All Things Work for Good

MEDICS KNOW THE VALUE of comforting patients in a crisis. They won’t say “You may not recover from this heart attack”, instead they’ll tell them everything’s going to be all right. They don’t know that everything will be all right, but it’s what the patient needs to hear.

By contrast, the Apostle Paul speaks of life and all its crises with absolute authority and confidence:

We know that for those who love God all things work together for good, for those who are called according to his purpose (Romans 8:28).

Those Who Are Called

Paul was a man called by God, and well aware of the blessings brought about through the sacrifice of the Lord Jesus Christ. These blessings are not for everyone: they are for those who ‘love God’. What does that mean? It means to be obedient to Him and to obey His commandments. As the wise man says, ‘In all your ways acknowledge him, and he will make straight your paths’ (Proverbs 3:6).

Throughout his life as a follower of Christ, Paul was no stranger to suffering. He endured persecutions, hardships and hunger. He accepted them because he loved God and through his conversion he had been called to God’s purpose, which is that all the earth will be filled with God’s glory (Habakkuk 2:14). Paul knew that however hard his life was, God was guiding him towards that ultimate reward.

Jesus does not tell us that our lives as his disciples will be easy, in fact it can be the opposite: ‘I have said these things to you, that in me you may have peace. In the world you will have tribulation. But take heart; I have overcome the world’ (John 16:33).

Paul said as much to the congregations of believers to whom he spoke: ‘strengthening the souls of the disciples, encouraging them to continue in the faith, and saying that through many tribulations we must enter the kingdom of God’ (Acts 14:22).

So when Paul says that ‘all things work together for good’, he does not mean present wealth or comfort or good health— he means our ultimate good: ‘For I consider that the sufferings of this present time are not worth comparing with the glory that is to be revealed to us’ (Romans 8:18).

This is the context of the verse we’re considering: ‘And we know that for those who love God all things work together for good, for those who are called according to his purpose. For those whom he foreknew he also predestined to be conformed to the image of his Son, in order that he might be the firstborn among many brothers. And those whom he predestined he also called, and those whom he called he also justified, and those whom he justified he also glorified’ (Romans 8:28–30). Those who belong to Christ were foreknown by God. He has had them in mind from the beginning. They are the ones He will justify, and ultimately glorify. Not only that: predestined, called, justified and glorified.

The Glory to be Revealed

These are words of King David at the end of his life: ‘Does not my house stand so with God? For he has made with me an everlasting covenant, ordered in all things and secure. For will he not cause to prosper all my help and my desire?’ (2 Samuel 23:5). David was not perfect —he committed a horrible sin (which is recorded in 2 Samuel 11). But he knew that God had forgiven him, and made with him an everlasting covenant. Despite his failings, all things worked together for good for David.

########

EXERCISES
1. Answer these questions from the article "All Things Work for Good":
(a) What do medics tell a heart-attack patient instead of saying recovery may not happen?
(b) What three things did Paul endure as a follower of Christ?
(c) Where is David's sin recorded?
2. Please reproduce the part of the article "All Things Work for Good" starting at "MEDICS KNOW THE" and ending at "purpose (Romans 8:28).".

########

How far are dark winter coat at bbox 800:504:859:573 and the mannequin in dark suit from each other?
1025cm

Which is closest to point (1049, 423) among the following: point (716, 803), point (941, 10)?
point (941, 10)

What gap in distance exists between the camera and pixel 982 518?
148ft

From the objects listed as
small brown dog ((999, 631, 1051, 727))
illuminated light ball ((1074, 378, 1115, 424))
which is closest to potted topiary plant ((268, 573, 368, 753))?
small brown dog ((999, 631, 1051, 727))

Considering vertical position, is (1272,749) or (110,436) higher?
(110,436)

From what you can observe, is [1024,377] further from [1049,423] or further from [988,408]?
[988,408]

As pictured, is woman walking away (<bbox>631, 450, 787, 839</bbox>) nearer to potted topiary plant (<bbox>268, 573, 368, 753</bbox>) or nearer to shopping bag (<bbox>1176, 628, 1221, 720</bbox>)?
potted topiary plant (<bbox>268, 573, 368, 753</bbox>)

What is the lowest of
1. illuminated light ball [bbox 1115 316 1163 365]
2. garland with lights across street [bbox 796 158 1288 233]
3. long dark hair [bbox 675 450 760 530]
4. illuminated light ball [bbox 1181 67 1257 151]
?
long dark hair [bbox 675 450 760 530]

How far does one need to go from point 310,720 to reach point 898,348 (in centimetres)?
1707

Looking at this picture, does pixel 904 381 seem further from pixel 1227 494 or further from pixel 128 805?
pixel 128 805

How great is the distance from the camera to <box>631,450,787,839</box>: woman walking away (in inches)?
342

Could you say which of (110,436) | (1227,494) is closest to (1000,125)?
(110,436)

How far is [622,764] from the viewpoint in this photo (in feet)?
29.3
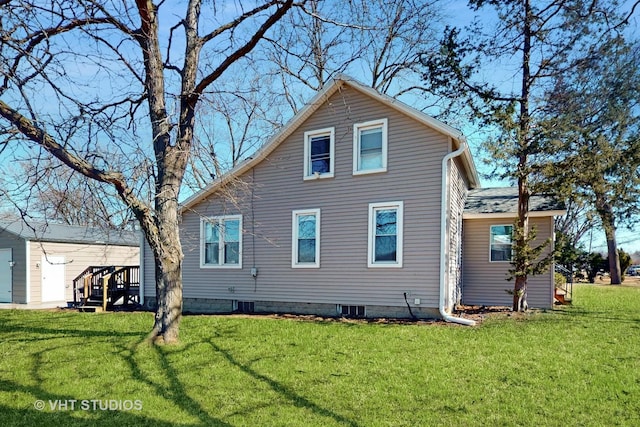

########

RESULTS IN ORDER
1.
(a) They tell the patient that everything's going to be all right.
(b) Persecutions, hardships and hunger.
(c) In 2 Samuel 11.

2.
MEDICS KNOW THE VALUE of comforting patients in a crisis. They won’t say “You may not recover from this heart attack”, instead they’ll tell them everything’s going to be all right. They don’t know that everything will be all right, but it’s what the patient needs to hear.

By contrast, the Apostle Paul speaks of life and all its crises with absolute authority and confidence:

We know that for those who love God all things work together for good, for those who are called according to his purpose (Romans 8:28).